The Costs of Cheating

Recent articles highlighting cheating in college here and here and here, may be shocking to some or just an everyday commonplace for others or somewhere in between both reactions. However, none of the authors of the aforementioned articles question why students and seemingly more students than in the past believe that cheating in college is necessary.

Cheating changes the educational process, where students focus on achieving an outcome, not on comprehending a concept. When did an education become a “thing” to obtain, not an opportunity for deepening knowledge?

Or as James Faust stated:

Cheating in school is a form of self-deception. We go to school to learn. We cheat ourselves when we coast on the efforts and scholarship of someone else.

When education becomes an objective, “school” transforms into a competitive arena and fellow students become academic archrivals, which I hear clients describe year after year.

Furthermore:

Instead of getting into a technological arm’s race with students, Gardner said instructors and parents should help students understand “why one shouldn’t cheat and why it’s destructive to them. It’s easy to say that and be completely ignored, but otherwise, it’s a (game of) cops and robbers.”

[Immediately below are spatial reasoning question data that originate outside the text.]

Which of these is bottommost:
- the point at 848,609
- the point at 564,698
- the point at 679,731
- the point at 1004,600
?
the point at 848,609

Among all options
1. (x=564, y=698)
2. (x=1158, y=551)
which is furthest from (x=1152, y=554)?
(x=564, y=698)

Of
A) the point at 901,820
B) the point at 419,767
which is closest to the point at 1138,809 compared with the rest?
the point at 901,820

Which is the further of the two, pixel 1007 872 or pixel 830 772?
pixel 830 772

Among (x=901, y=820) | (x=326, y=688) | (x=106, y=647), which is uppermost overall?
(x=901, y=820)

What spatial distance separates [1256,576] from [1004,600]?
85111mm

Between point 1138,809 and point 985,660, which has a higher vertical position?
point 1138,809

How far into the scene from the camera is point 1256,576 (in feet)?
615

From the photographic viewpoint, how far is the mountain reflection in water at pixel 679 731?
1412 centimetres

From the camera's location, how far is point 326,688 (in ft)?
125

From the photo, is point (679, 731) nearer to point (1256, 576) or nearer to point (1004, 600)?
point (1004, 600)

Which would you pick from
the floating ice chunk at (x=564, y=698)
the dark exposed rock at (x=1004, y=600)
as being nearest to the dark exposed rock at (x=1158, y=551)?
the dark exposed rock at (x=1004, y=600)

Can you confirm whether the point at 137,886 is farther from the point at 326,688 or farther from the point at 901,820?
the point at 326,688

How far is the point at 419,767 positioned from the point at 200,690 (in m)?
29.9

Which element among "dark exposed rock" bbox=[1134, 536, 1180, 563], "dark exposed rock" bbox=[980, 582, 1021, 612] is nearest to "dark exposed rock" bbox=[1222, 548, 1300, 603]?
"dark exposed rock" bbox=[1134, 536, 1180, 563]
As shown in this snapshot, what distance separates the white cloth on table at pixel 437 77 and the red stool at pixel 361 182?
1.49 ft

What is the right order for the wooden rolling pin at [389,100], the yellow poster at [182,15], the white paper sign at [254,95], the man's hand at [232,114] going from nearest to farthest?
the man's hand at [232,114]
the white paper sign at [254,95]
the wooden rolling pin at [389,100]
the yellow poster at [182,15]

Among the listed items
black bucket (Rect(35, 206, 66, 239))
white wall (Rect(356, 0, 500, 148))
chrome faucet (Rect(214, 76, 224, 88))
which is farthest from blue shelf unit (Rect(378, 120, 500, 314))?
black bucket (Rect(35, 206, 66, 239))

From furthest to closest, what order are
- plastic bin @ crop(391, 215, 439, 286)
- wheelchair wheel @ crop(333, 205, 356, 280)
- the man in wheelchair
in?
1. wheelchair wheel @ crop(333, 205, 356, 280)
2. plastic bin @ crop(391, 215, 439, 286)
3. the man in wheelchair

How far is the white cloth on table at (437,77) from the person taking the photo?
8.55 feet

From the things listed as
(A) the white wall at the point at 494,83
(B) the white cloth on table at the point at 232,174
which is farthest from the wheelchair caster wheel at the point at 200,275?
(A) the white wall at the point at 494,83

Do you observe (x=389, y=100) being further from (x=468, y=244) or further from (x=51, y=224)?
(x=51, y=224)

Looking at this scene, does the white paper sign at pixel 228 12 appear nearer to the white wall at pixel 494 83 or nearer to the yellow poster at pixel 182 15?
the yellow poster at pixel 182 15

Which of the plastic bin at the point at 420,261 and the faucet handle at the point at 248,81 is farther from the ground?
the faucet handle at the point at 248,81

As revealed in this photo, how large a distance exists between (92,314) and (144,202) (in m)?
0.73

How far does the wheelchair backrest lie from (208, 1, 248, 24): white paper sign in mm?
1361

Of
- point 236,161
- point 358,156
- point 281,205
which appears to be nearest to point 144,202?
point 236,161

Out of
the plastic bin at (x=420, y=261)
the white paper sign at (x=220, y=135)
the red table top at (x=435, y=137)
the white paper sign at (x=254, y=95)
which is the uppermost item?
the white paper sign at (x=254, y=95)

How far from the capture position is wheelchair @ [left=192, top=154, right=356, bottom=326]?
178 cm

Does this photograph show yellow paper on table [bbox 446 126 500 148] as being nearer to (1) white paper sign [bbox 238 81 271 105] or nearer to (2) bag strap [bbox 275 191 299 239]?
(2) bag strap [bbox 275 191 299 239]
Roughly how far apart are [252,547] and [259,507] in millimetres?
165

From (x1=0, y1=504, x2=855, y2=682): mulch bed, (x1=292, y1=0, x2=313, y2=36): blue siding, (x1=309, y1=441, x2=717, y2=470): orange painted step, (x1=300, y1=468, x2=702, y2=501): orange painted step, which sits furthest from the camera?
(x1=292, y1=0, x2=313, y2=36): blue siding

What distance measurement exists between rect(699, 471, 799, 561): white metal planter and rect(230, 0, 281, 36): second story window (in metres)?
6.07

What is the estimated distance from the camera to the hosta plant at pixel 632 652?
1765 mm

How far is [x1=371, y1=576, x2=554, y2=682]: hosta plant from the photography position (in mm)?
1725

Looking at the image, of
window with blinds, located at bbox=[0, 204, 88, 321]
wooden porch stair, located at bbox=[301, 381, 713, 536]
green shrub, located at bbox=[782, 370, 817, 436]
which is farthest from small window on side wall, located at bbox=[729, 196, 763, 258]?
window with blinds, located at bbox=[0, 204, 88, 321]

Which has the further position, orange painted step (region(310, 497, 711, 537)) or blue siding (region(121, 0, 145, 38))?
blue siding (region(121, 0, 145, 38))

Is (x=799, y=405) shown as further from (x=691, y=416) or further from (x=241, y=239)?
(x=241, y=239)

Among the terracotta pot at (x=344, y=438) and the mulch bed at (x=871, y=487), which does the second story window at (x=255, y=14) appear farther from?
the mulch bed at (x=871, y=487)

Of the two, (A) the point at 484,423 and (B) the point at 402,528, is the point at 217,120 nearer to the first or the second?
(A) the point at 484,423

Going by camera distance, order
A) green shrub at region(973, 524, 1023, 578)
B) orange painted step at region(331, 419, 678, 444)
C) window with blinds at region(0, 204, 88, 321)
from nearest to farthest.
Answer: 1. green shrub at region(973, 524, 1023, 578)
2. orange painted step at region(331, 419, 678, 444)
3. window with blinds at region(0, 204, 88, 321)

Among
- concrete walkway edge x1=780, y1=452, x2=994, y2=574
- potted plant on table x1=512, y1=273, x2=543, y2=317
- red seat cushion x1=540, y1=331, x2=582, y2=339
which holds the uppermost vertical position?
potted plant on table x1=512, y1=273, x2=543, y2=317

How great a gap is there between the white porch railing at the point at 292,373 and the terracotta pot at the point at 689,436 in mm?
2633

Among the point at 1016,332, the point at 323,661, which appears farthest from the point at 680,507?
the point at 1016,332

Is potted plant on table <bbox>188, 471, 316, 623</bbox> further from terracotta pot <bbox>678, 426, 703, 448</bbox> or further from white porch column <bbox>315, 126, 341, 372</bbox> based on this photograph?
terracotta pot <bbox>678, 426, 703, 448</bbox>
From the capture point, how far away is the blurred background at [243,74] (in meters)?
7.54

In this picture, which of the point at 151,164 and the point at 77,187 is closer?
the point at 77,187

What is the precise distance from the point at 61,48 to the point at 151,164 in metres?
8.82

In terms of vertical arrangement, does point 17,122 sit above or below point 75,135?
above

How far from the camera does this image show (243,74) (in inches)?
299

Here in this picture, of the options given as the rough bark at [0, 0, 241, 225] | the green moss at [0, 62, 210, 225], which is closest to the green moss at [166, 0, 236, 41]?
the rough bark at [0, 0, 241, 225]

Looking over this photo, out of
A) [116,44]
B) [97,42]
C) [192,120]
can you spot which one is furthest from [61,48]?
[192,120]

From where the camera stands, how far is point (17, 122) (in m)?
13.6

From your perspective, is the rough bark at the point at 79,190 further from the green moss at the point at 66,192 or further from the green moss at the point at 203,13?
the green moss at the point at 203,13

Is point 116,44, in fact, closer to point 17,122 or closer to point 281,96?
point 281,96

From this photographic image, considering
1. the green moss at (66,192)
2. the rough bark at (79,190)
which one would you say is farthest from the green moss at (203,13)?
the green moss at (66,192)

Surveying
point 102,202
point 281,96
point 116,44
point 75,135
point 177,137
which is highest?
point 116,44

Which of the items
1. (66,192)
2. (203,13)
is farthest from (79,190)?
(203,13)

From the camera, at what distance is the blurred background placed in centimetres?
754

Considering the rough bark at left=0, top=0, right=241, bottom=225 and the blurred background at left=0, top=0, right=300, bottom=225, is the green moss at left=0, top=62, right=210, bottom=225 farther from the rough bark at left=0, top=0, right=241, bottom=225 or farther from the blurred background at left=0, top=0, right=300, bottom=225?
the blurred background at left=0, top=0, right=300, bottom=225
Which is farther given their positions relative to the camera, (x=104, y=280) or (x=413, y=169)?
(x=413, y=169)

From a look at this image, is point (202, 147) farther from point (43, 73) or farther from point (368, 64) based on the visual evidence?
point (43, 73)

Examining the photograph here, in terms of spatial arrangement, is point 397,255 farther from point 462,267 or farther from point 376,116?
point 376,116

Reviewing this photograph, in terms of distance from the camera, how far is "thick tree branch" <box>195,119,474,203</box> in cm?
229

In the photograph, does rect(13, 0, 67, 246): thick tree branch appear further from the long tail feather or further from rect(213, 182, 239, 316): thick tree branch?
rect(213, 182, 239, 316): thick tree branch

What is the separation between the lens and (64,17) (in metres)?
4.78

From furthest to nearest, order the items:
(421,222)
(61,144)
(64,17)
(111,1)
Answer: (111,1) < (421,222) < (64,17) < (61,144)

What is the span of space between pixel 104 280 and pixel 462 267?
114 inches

Howard Gardner of Harvard Graduate School of Education, USA Today, August 16, 2019

Dr. Gardner’s “cops and robbers” analogy further illuminates the potential of creating an antagonistic relationship between teacher and student, which is the antithesis of having a trusted relationship so students can learn. So, the entire process of learning is diminished.

With a pause to reflect on the causes of cheating, then students can reform their actions. Also, with reflection, teachers can understand how they can better serve the needs of their students. Then, together, they can meet at schools which are once again incubators for students to refine their talents for the benefit of others.